The war in Iraq is a perfect example of the best fighting for the worst, brave young men and women inspired by the finest ideals of service risking their lives for the pond life at home who act as the lackeys of foreign interests and possess not an ounce of patriotism in their puny bodies.
The reality: war without end
Such is the overwhelming concentration of firepower now being directed at Saddam Hussain's forces, it is not likely that this war will last long. Indeed, it could to all intents and purposes be over, barring a few skirmishes, by the time this issue reaches our readers.
But it will be then that the problems will really start. There will be the immense task of rebuilding Iraq from the rubble that allied shells, bombs and missiles will have created. And who do you think will be paying for all this? You've guessed it in one - the British and American taxpayers! We will foot the bill for Blair's and Dubya's military adventure. The cost will be absolutely vast - and this will be something quite apart from the cost of the military operations themselves, which have been estimated at £5 billion to Britain but will probably be far higher.
And of course a massive part of this will be the rising cost of oil resulting from the destabilisation of the Middle East in which the build-up to the war, and now the war itself, will have resulted. This will add crippling burdens to the economies, not just of Britain and the US, but of all nations dependent on oil imports.

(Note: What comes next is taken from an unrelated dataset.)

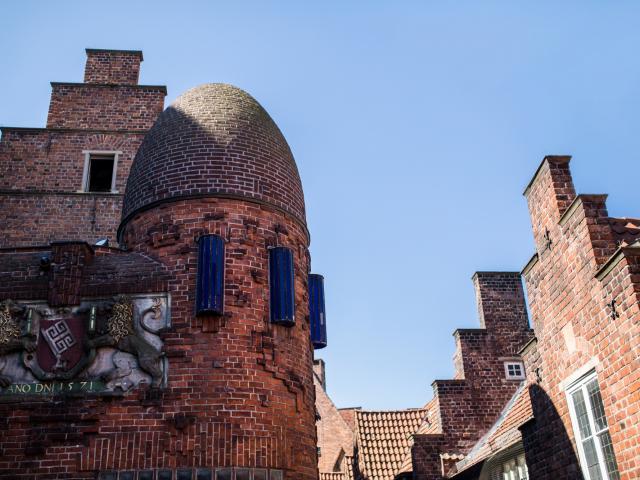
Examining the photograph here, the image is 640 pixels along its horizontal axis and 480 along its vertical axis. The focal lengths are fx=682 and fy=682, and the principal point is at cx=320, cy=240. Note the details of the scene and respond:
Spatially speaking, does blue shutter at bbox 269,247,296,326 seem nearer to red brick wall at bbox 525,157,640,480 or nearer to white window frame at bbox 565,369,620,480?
red brick wall at bbox 525,157,640,480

So much for the economic costs of this war. What of the political costs and the costs in terms of security to all western nations, but particularly Britain and America? By this war we are sowing seeds of hatred in the Arab and Islamic worlds by comparison with which that existing up to now will be small potatoes. The war is being presented as one against terrorism; in fact it is likely to multiply acts of terrorism a hundred-fold. The peoples among whom this legacy of hatred will survive are no match for advanced western nations in military technology and sophistication of weapon power, and that is why in a conventional war they stand no chance. But they are peoples out of whom many thousands, possibly millions, will emerge who have no fear of dying with "Allah" on their lips in order to bring death and destruction to the infidel world by which they see themselves oppressed. Further Twin Towers atrocities, not only in the United States but here in the United Kingdom too, can be regarded as a near-certainty. The ability and willingness to commit such atrocities in our own towns and cities constitutes the power that these races have over us - to counter the power which, in other ways, we have over them.

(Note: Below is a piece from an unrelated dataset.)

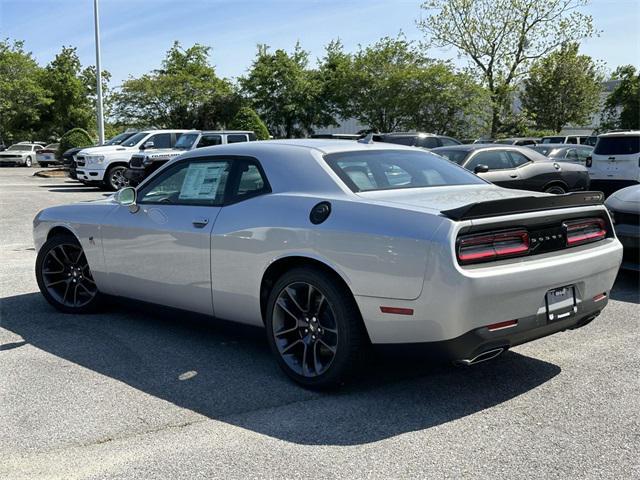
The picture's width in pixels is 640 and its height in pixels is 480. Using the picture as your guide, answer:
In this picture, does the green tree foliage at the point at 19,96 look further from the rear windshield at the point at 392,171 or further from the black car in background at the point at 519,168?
the rear windshield at the point at 392,171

And not only that, but they have, in our very midst, vast numbers of the very people perfectly capable of unleashing that power to our detriment and destruction. The lunatic immigration policies permitted by Britain and the United States over the past thirty years have created huge alien populations in both countries which include the very fanatics able and willing to carry out the terrorist acts which are the Islamic world's one available retaliation for what is now happening in Iraq. This, needless to say, compounds the insanity of the present war.
And of one thing we can be quite sure. These populations seething with anti-US and anti-British hatred which we now harbour in our cities will soon be reinforced by large numbers of Iraqis, who it is predicted will be heading for our shores in consequence of the devastation of their country for which they will hold us responsible. Even officialdom itself has acknowledged that more than 100,000 will be coming here. We can straightaway double that figure to get a glimpse of what we are in for!
We say it again: from every commonsense British point of view this war against Iraq is sheer insanity. It is a war being waged, not for Britain, but for the New World Order, of which Tony Blair is a grovelling tool.